• _What you will do_
Could you set down, unchanged, every line from the one containing "What is the measured" through the final line below, both ends included?

───── Records for processing ─────

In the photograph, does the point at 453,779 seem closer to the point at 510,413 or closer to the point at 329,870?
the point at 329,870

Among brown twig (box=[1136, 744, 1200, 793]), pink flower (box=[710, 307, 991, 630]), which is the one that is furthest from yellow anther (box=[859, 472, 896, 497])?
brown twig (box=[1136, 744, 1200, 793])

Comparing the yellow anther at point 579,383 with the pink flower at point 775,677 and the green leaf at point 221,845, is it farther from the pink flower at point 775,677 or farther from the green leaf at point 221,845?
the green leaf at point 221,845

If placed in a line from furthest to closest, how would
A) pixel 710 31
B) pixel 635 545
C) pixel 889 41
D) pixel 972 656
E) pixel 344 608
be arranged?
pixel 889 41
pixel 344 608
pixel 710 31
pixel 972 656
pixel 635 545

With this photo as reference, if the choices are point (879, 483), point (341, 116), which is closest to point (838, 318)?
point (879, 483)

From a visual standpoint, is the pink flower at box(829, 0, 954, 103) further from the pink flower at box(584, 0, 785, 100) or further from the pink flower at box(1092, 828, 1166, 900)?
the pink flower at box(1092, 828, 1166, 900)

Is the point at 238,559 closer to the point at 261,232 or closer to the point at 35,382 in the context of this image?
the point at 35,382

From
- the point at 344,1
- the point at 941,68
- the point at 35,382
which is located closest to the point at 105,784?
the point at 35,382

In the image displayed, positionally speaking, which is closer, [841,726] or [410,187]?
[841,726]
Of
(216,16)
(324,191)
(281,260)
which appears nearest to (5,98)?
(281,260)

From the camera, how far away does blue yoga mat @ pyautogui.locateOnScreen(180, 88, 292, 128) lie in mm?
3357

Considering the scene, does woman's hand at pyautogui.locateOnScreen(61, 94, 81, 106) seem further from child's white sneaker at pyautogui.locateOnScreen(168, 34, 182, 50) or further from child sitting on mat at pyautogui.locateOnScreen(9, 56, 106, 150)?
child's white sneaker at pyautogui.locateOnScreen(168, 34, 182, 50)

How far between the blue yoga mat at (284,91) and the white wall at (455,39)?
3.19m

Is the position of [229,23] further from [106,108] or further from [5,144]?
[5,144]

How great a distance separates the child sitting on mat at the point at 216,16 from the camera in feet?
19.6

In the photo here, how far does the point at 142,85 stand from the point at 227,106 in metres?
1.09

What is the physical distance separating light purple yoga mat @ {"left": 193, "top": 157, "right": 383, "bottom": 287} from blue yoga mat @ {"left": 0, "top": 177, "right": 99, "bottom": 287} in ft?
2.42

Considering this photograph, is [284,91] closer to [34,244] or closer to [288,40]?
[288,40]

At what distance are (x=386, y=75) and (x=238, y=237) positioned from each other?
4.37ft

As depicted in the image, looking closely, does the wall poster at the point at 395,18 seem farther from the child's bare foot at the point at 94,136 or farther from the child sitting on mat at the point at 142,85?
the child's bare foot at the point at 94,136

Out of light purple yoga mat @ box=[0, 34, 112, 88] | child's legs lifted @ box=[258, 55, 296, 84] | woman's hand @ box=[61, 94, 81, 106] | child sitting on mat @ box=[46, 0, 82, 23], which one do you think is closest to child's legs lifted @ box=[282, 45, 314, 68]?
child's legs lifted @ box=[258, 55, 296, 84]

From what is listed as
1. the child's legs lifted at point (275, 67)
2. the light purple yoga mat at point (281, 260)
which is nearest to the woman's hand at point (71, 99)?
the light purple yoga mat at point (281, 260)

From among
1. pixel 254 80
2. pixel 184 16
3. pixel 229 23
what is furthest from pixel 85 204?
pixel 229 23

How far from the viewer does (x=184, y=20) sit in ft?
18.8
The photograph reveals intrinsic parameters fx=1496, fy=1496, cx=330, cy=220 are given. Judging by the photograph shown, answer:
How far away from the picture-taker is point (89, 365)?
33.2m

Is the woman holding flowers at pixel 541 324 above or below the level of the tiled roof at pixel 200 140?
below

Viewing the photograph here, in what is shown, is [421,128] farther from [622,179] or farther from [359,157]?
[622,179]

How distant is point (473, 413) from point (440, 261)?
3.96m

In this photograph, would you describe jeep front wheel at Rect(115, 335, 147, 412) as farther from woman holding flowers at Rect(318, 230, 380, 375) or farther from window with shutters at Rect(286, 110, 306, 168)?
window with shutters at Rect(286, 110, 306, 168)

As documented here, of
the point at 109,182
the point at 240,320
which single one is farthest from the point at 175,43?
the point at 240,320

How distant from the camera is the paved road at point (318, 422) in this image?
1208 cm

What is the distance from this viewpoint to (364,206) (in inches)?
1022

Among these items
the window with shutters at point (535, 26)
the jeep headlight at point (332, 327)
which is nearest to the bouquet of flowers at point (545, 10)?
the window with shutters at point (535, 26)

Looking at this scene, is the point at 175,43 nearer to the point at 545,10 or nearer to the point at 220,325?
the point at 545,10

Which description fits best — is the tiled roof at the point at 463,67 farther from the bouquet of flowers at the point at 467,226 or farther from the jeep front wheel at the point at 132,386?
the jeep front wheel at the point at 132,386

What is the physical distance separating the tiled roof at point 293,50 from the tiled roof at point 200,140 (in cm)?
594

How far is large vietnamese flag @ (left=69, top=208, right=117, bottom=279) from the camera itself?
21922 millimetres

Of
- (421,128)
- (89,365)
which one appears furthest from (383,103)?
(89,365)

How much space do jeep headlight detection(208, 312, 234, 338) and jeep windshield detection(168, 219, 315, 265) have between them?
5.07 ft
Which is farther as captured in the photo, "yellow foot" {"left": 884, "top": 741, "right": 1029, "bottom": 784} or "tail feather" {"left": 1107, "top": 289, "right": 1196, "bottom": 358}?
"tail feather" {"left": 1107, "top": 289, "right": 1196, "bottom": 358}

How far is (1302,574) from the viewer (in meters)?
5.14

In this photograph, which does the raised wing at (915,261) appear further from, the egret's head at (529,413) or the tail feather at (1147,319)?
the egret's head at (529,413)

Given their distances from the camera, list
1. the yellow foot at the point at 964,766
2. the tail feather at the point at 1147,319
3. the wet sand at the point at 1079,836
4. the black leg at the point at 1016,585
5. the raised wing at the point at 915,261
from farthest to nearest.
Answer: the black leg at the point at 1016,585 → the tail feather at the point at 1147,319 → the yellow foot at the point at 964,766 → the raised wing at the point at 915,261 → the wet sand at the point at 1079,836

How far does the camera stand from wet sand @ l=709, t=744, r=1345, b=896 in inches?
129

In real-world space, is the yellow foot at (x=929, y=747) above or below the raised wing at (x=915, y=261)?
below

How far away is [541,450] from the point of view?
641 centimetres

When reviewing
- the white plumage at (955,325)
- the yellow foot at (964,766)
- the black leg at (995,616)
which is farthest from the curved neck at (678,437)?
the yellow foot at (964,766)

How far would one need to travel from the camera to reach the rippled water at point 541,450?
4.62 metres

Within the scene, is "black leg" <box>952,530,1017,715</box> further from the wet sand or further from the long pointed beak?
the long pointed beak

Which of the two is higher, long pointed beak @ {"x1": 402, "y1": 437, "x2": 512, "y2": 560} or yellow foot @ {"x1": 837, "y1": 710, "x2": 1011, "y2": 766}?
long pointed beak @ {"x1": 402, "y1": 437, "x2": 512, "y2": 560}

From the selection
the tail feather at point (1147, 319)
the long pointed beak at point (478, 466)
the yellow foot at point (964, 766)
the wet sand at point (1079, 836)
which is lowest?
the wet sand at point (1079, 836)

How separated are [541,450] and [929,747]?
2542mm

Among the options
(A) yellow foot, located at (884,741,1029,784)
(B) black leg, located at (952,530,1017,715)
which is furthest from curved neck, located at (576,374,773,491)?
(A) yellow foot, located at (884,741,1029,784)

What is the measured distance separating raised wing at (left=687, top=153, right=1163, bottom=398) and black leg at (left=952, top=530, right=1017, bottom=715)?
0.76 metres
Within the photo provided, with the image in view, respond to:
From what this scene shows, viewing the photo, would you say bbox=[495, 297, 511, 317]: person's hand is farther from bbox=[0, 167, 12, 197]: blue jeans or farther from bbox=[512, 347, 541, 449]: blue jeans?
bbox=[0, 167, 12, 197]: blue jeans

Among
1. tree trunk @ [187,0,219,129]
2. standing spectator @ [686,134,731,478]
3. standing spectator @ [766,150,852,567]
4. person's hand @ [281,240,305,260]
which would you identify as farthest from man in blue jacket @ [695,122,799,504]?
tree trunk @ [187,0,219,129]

─────

• _The answer_
What is the measured distance separating raised wing at (left=687, top=153, right=1163, bottom=398) and black leg at (left=952, top=530, right=1017, bottom=715)?
0.76 metres
Within the photo provided, with the image in view, respond to:
From what this scene shows, viewing the photo, would you say bbox=[495, 297, 511, 317]: person's hand is farther from bbox=[0, 167, 12, 197]: blue jeans or farther from bbox=[512, 347, 541, 449]: blue jeans?
bbox=[0, 167, 12, 197]: blue jeans

Among
1. tree trunk @ [187,0,219,129]
2. standing spectator @ [686,134,731,478]
3. standing spectator @ [766,150,852,567]
4. person's hand @ [281,240,305,260]
which would you identify as farthest from man in blue jacket @ [695,122,799,504]?
tree trunk @ [187,0,219,129]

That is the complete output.